Migration anxiety is real, and it’s the biggest reason OMS practices stay on platforms that aren’t serving them well. Here’s what the process looks like:

  1. DSN’s dedicated data team extracts your patient demographics, clinical notes, images, and billing history from CareStack
  2. A workflow consultation maps your current processes to DSN’s surgical-native features, often eliminating workarounds you’d been maintaining
  3. Onsite trainers, people who understand the difference between a prophy and a sinus lift, visit your practice to train your entire team
  4. U.S.-based support stays available post-launch for any questions or edge cases

Most practices are fully live within a few weeks. Your referring offices won’t notice a disruption because the transition happens on your side.

FAQ

Is CareStack really that different from DSN for an oral surgery practice?
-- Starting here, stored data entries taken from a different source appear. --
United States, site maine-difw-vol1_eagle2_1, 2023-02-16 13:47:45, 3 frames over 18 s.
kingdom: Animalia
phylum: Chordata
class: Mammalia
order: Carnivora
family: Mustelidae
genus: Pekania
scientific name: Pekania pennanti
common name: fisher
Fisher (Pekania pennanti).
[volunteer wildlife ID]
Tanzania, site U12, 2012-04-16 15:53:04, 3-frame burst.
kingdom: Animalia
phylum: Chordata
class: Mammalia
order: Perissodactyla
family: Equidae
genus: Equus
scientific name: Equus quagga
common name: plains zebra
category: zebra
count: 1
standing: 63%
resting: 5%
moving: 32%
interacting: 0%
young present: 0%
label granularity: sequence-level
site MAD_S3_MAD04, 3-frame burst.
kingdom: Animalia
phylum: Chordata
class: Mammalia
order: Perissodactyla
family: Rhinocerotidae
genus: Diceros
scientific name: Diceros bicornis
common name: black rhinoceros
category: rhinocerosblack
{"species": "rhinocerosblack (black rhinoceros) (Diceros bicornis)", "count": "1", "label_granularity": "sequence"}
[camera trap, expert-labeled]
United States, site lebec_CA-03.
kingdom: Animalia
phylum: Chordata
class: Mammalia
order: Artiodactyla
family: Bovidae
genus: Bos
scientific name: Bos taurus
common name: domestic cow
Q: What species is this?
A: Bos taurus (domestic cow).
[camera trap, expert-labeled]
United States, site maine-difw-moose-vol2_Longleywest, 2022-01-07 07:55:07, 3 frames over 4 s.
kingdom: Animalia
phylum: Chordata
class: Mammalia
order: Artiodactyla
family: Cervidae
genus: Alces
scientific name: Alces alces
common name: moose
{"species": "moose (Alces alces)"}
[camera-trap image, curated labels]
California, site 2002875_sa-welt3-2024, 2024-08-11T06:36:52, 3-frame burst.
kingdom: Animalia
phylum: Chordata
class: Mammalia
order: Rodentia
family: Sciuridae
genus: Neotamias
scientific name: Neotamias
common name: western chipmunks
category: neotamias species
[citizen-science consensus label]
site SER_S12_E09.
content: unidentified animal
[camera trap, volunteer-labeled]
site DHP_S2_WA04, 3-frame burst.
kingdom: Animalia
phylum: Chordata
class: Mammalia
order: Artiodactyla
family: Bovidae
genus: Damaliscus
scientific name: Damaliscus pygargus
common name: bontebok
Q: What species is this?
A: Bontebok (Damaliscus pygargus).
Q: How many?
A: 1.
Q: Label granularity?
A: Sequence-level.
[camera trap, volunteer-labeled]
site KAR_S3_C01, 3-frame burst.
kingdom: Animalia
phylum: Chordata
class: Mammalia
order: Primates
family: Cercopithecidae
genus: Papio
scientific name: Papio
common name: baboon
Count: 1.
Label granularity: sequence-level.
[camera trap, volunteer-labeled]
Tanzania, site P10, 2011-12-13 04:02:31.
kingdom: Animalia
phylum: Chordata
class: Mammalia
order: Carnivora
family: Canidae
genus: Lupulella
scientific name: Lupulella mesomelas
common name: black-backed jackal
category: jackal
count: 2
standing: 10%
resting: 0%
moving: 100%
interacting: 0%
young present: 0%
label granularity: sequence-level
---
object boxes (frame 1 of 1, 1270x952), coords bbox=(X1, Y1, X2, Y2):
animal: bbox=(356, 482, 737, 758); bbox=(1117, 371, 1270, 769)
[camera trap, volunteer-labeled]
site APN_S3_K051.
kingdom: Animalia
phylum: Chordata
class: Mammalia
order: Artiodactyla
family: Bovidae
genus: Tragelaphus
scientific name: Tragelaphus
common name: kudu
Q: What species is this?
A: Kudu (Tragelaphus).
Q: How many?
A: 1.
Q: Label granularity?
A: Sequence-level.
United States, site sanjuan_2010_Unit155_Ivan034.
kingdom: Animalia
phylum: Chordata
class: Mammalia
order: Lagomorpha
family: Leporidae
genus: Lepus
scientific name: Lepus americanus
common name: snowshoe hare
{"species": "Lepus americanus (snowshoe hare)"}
Yes, and the difference isn’t about quality. It’s about design intent. CareStack was built to serve the widest range of dental practices possible, which means its workflows, billing logic, and feature priorities reflect general dentistry. DSN was built specifically for surgical specialties, so features like medical cross-coding, anesthesia records, and inbound referral analytics are native to the system rather than bolted on.

Can I use CareStack for OMS and just customize it to fit?

You can, and some practices do. But customization has limits. You can create custom templates and appointment types, but you can’t change the underlying billing engine from dental-primary to medical-native. You can’t add anesthesia monitor integration where it doesn’t exist. And you can’t redesign the referral workflow from outbound to inbound. Those are architectural decisions, not configuration settings.

How long does migration from CareStack to DSN take, and will we lose data?

Most practices complete the migration in a few weeks. DSN’s data team handles the extraction of patient records, clinical notes, images, and billing history. The goal is zero data loss. The longer adjustment period is usually your team getting comfortable with the new workflows, which tends to go faster than expected because the system matches how surgical practices actually work.

Our DSO uses CareStack across all locations. Can our OMS offices run DSN separately?

Yes. Many DSOs run different platforms for different specialties. Your general dental offices can stay on CareStack while your oral surgery locations run on DSN. The key is making sure reporting rolls up to the DSO level, which DSN supports with multi-location analytics and centralized dashboards.

What if CareStack adds oral surgery features in the future?

They might. But there’s a difference between adding features and building a platform around a specialty. Features can be appended to any platform. But the workflow logic, the billing architecture, the way templates and scheduling and documentation interact with each other, that reflects what the system was designed for at its core. A general dental platform that adds surgical features is still a general dental platform with surgical features. A surgical platform is built differently from the ground up.